* [Request]: Reproduce word for word the passage of the Verne Barry Place rehab article starting with "The energy-efficient apartments" and going on through "notes Sturtevant.".

* [Page extract]:
____

Affordable Housing Finance
GREEN SCENE
Seal of Approval for
Historic Green Rehab
AFFORDABLE HOUSING FINANCE
• November 2008
BY BENDIX ANDERSON
GRAND RAPIDS, MICH.Before Verne Barry could help
others, he had to rehabilitate
himself. He recovered from
bouts of alcoholism and
homelessness to become a
leading homeless advocate and founded
Faith, Inc., a local nonprofit that offers job
training and employment to low-income
and homeless people.
For decades, three crumbling downtown
single-room occupancy (SRO)
buildings have also needed to be fixed. In
June, workers finished the rehabilitation
of Verne Barry Place, a community that
provides permanent housing and services
to dozens of area veterans and other
special-needs residents with mental
health or substance abuse issues. The
116-unit project, including 44 apartments
in three hotel buildings that are more
than a century old, is designed to win a
Leadership in Energy and Environmental
Design (LEED) certification from the
U.S. Green Building Council (USGBC).
That certification is an important
seal of quality for the once-ramshackle
hotel buildings: It helps show how far
they have come, says Dennis Sturtevant,
CEO of local nonprofit affordable housing
developer Dwelling Place.
The energy-efficient apartments
have excellent indoor air quality, conserve
water, and are topped with a green roof,
according to the developer’s application
to the USGBC. The 300- to 450-squarefoot
studios are also built as tight as a
drum to keep out drafts and bugs.
Before the rehab, which gutted the
three-story buildings and created a new
five-story addition on a parking lot next
door, Dwelling Place operated 88 SRO
units on the site. “These were the buildings
I did not take people on tours of,”
notes Sturtevant.
The developer bought the hotels in
1982 and rehabilitated them as best it
could. It was one of the state’s first
affordable housing projects built with
federal low-income housing tax credits
(LIHTCs), back when investors paid less
than $0.50 on the dollar for credits. “The
numbers didn’t work. … You weren’t able
to do the kind of renovation you should
have,” explains Sturtevant.

____

* [Items]:
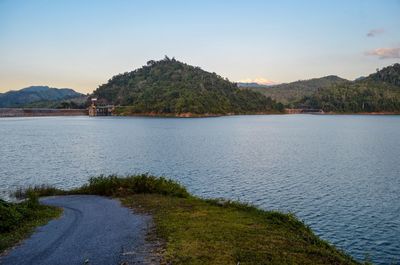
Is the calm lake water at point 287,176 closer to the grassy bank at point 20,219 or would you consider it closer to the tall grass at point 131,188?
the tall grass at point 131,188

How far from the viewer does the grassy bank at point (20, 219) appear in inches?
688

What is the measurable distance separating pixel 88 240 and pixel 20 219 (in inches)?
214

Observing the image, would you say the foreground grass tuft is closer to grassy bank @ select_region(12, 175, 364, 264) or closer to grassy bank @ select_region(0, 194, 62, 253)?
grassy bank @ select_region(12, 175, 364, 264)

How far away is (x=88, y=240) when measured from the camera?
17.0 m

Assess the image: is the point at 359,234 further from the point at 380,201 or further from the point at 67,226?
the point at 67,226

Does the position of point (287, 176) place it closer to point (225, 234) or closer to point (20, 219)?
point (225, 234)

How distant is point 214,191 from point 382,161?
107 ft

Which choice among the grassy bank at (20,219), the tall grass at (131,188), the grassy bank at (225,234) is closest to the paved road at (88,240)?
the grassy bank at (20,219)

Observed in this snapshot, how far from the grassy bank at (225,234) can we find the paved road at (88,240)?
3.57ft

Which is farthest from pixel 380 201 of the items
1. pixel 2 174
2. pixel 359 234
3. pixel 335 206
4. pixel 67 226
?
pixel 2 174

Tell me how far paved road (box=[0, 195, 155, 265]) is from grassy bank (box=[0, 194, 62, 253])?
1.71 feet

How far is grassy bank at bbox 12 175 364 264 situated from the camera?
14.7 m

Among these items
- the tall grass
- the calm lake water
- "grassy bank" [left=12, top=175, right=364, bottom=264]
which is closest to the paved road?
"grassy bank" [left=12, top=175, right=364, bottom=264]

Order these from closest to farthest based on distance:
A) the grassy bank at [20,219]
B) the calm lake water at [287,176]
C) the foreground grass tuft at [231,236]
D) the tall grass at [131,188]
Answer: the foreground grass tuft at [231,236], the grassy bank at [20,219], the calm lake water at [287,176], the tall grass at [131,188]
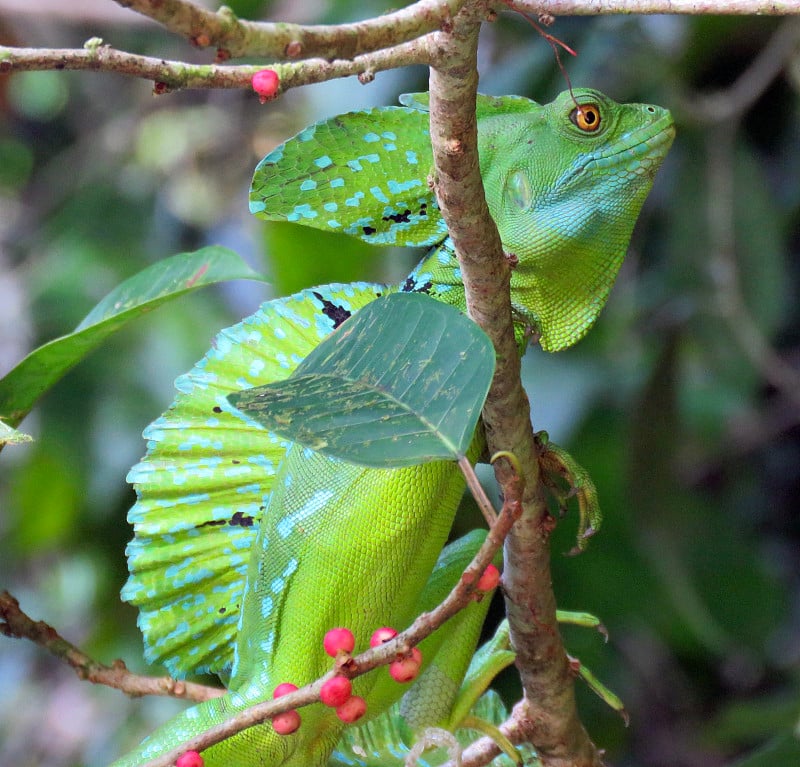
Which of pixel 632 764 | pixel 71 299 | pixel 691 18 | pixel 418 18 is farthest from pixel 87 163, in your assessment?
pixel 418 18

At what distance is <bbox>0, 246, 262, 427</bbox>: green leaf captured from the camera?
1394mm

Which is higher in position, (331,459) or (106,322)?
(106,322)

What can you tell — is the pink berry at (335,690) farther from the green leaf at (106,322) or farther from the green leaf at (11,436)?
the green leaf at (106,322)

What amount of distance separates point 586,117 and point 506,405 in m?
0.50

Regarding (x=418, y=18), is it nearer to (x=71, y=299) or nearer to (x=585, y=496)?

____

* [Expected output]:
The energy-efficient apartments
have excellent indoor air quality, conserve
water, and are topped with a green roof,
according to the developer’s application
to the USGBC. The 300- to 450-squarefoot
studios are also built as tight as a
drum to keep out drafts and bugs.
Before the rehab, which gutted the
three-story buildings and created a new
five-story addition on a parking lot next
door, Dwelling Place operated 88 SRO
units on the site. “These were the buildings
I did not take people on tours of,”
notes Sturtevant.